Taking a deep breath, I spoke. “Uncle Edwin, I’m deeply sympathetic, but I’m concerned that this might actually be a personal matter handled better by you and your father.”

“I give you this promise.” Edwin was looking at the men in my family, as if I hadn’t even spoken. “You get me the legal help to fix this situation and then I’ll flip that land to Mitsuo Kikuchi for a price even more than it’s worth-you know me, I can be persuasive. And we’ll split the proceeds three ways-my family, yours-’ he nodded at my father-‘And yours.” A final nod to Hiroshi and Tom.

“This could be a lot of effort and expenditure for…” I cut myself off, not wanting to be rude enough to say ‘nothing’. Instead I continued, “How do you know the property’s value?”

“I ordered a commercial appraisal earlier this year. You can see the paperwork, if you like.”
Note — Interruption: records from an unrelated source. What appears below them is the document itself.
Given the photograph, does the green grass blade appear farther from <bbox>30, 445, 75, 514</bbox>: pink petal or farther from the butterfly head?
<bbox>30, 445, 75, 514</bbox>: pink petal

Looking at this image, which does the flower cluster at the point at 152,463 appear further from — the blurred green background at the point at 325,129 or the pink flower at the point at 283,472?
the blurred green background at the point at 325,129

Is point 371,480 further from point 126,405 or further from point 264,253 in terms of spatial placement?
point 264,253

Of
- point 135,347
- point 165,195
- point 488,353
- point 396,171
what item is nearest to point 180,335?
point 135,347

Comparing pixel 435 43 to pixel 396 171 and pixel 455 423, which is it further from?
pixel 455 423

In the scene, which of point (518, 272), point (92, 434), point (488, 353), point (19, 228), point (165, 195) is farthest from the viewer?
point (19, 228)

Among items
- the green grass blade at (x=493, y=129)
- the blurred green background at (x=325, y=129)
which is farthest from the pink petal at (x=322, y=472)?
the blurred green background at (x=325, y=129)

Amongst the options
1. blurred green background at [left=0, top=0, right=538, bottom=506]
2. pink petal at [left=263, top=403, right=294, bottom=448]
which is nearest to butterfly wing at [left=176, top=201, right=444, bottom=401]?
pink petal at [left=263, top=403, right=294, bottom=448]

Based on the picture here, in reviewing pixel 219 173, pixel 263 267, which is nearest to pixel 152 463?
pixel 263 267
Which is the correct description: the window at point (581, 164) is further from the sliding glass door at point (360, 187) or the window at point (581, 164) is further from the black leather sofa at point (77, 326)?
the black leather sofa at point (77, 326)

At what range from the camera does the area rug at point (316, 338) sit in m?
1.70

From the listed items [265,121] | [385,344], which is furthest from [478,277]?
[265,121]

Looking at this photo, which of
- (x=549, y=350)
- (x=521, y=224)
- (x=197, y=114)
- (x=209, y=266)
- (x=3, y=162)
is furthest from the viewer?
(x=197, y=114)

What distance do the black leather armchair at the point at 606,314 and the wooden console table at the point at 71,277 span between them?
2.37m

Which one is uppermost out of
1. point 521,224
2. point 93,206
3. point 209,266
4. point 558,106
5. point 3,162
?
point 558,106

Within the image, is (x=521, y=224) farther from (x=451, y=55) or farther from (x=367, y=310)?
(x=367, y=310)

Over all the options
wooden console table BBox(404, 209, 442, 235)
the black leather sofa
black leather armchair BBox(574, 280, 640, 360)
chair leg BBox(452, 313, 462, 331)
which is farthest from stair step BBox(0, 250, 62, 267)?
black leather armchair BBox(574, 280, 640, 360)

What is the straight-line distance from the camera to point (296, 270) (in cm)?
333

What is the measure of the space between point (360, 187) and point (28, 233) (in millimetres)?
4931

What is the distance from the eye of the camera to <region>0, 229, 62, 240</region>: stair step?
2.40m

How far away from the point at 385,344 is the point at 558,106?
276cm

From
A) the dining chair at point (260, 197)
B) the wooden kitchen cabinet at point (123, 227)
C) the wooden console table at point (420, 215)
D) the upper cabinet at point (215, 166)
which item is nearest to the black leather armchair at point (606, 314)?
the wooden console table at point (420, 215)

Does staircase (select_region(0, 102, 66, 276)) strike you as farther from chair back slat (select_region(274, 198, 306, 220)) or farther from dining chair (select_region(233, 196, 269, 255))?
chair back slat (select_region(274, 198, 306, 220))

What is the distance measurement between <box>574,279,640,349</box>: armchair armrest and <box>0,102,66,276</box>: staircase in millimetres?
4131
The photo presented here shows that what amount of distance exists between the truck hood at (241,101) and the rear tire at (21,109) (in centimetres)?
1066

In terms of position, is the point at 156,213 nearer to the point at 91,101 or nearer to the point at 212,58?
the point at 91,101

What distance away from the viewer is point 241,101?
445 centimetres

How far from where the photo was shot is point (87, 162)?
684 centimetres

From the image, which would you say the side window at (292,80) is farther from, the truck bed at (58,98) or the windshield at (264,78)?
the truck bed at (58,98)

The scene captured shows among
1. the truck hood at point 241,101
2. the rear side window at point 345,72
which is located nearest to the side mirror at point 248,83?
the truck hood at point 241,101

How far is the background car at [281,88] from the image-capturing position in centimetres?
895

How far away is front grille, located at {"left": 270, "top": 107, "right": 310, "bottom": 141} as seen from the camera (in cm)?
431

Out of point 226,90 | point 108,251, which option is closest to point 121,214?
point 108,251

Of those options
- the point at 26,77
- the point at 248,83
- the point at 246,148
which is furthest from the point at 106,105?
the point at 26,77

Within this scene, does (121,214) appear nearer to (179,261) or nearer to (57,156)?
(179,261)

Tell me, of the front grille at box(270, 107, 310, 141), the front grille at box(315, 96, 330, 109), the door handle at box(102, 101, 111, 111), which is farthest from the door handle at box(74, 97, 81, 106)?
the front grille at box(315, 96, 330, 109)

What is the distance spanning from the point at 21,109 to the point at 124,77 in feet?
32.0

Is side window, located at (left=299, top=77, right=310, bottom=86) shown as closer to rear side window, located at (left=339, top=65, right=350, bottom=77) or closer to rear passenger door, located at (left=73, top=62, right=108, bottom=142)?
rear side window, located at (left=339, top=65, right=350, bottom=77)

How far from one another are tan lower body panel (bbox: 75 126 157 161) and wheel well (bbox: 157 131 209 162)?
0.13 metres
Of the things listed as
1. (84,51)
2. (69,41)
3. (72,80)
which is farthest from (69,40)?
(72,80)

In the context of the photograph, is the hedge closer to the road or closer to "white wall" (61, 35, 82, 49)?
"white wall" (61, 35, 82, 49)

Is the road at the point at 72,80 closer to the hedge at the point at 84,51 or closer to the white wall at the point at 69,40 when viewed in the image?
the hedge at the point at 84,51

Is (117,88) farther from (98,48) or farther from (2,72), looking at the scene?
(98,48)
“Yes, please,” Tom and Uncle Hiroshi said, almost in unison. Margaret jumped up and hurried into another room, coming back with a small sheaf of papers. After Tom and Uncle Hiroshi studied it, they passed it to my father, and then it was mine.
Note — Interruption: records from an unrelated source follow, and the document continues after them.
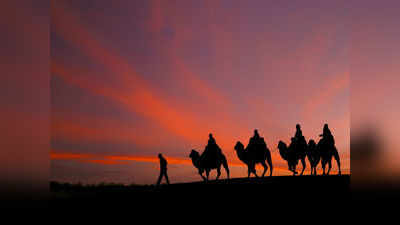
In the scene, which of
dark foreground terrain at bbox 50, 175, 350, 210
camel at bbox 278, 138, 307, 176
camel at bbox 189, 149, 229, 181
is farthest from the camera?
camel at bbox 278, 138, 307, 176

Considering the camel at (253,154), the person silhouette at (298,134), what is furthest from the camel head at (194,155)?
the person silhouette at (298,134)

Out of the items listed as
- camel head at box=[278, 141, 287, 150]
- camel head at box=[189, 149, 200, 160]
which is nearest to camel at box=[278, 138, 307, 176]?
camel head at box=[278, 141, 287, 150]

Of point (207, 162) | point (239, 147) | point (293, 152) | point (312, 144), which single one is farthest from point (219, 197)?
point (312, 144)

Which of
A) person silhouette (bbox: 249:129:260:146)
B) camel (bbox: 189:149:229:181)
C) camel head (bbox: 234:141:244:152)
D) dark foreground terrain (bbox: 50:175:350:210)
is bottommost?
dark foreground terrain (bbox: 50:175:350:210)

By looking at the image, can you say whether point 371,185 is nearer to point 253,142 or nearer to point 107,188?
point 253,142

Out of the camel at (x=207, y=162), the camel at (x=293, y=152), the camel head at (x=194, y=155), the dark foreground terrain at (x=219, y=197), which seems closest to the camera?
the dark foreground terrain at (x=219, y=197)

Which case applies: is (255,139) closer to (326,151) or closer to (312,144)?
(312,144)

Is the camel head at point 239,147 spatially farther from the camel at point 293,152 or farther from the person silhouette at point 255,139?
the camel at point 293,152

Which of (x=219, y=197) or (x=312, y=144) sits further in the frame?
(x=312, y=144)

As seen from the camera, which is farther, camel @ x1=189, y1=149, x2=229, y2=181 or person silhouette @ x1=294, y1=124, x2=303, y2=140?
person silhouette @ x1=294, y1=124, x2=303, y2=140

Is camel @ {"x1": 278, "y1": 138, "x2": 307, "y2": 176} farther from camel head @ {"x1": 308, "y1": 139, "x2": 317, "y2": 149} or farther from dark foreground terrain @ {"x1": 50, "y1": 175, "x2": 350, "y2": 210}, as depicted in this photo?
dark foreground terrain @ {"x1": 50, "y1": 175, "x2": 350, "y2": 210}

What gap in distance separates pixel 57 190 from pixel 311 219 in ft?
34.6

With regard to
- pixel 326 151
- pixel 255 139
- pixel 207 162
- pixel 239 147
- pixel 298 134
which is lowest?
pixel 207 162

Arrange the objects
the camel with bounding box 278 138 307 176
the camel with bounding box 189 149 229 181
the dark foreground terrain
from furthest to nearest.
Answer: the camel with bounding box 278 138 307 176 → the camel with bounding box 189 149 229 181 → the dark foreground terrain
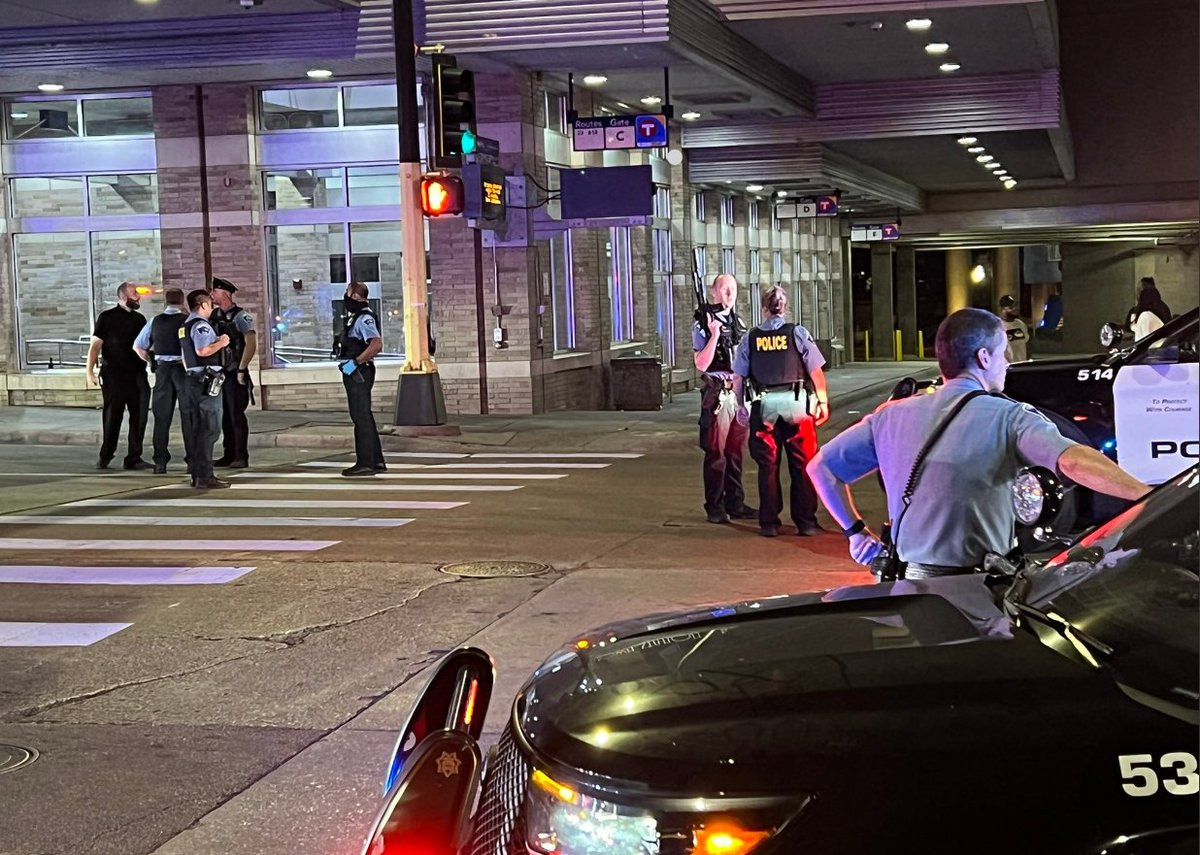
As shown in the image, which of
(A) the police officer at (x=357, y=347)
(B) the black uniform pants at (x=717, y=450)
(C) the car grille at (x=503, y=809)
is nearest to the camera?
(C) the car grille at (x=503, y=809)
I scanned the appraisal. 1 Kalama Street was a ratty-looking shack in the midst of weeds, and a line of type below listed it as a rental property owned by Pierce Holdings. The appraised value was five million dollars, which the appraiser had calculated based on the prospect of selling the cottage as a teardown property.

“You can go out there, see it yourself. Me, I got a court order to stay away from the place, so I can’t go there anymore.” Edwin turned to look directly at the men at the table. “So how about it? Do you want to help us? If I’m being too pushy, let me know. We’re family.”

To my surprise my father said, “I think we’d like to think about this…challenge you have presented. May we give you our answer in a few days?”

“Of course!” Edwin sounded aggressively jovial. “I didn’t mean to surprise you with too much news at one time, but you are just here for just a month. We got to use our time well.

No, I thought to myself. It’s not about using our time well. It’s about using us, period.